Las dos hermanas y una criada vieja, mientras cosían, escuchaban a Quintín, que charlaba por los codos, como un cómico. Se reían de sus historias y de sus payasadas.
Quintín era inagotable, y refirió una porción de anécdotas y de sucedidos, la mayoría inventados por él…
La tarde pasó en un vuelo. Desde el balcón del gabinete se veía la sierra negruzca, recortada por un reborde fuerte en el azul del cielo. El sol, ya muy caído en el horizonte, iba dejando sombras largas de las chimeneas y de las torrecillas sobre los tejados grises y sonrosaba los campanarios con una luz ideal que palidecía por momentos.

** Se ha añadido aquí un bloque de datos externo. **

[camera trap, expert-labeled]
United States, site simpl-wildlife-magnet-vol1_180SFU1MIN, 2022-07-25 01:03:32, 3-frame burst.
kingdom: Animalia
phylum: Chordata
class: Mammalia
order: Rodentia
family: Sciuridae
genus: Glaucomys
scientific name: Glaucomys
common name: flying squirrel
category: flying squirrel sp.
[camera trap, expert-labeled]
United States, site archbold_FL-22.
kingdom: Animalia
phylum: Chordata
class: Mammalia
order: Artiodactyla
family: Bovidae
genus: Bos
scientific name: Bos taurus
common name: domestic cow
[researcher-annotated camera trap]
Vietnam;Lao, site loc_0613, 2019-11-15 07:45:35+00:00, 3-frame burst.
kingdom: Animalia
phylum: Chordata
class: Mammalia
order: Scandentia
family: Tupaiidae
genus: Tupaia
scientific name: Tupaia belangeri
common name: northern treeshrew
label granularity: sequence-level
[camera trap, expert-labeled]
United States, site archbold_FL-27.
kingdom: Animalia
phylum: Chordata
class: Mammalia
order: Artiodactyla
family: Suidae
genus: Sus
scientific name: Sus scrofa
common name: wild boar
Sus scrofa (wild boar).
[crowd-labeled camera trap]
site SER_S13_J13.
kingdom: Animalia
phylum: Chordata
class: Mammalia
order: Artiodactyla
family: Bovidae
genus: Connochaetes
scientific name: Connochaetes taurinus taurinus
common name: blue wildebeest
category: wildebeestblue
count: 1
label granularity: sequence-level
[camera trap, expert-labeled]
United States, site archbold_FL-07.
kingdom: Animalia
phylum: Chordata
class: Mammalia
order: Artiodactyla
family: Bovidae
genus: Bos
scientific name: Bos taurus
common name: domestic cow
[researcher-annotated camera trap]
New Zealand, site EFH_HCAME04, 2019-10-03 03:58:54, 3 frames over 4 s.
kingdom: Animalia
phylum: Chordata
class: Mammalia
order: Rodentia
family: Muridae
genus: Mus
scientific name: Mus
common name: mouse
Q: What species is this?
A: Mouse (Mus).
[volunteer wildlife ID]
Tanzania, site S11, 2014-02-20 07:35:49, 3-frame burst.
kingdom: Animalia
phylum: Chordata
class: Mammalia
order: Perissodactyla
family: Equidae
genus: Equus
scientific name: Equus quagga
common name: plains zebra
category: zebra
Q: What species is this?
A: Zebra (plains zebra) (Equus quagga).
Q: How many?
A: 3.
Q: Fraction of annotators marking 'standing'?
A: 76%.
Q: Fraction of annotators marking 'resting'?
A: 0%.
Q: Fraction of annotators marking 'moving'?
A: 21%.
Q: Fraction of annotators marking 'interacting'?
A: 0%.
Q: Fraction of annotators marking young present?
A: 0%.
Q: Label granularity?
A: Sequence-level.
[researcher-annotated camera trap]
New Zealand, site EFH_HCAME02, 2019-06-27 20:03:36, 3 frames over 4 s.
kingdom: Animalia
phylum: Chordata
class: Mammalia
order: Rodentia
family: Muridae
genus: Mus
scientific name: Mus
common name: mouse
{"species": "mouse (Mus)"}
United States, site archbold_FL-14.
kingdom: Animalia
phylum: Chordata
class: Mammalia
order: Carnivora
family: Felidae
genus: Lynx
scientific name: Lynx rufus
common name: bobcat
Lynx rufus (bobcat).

No se veía en el cuarto; trajo la vieja criada un quinqué y lo colocó sobre la mesa. Quintín se despidió de las dos hermanas.
Al salir se detuvo en la reja que daba al huerto. El aire tomaba una transparencia inaudita, el cielo se hacía profundo de un azul intenso. Los objetos lejanos, las huertas blancas de la sierra, las ermitas entre cipreses, los grandes pinos de copa redonda de lo alto de las cumbres se veían con todos sus detalles.
Oscureció más; en la mancha rectangular, negra del estanque comenzó a brillar una estrella, luego otra, hasta que un hervidero de puntos luminosos tembló en aquellas aguas profundas y quietas.